The exercise:
Copy these lines out word for word.

__________________________________________________

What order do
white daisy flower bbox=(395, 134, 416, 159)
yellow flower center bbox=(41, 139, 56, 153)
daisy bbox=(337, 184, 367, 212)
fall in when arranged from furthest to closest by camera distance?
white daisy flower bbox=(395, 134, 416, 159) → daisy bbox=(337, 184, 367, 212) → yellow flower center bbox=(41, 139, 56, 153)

__________________________________________________

Written solution:
What order do
white daisy flower bbox=(395, 134, 416, 159)
yellow flower center bbox=(41, 139, 56, 153)
daisy bbox=(337, 184, 367, 212)
fall in when arranged from furthest to closest by camera distance?
white daisy flower bbox=(395, 134, 416, 159) → daisy bbox=(337, 184, 367, 212) → yellow flower center bbox=(41, 139, 56, 153)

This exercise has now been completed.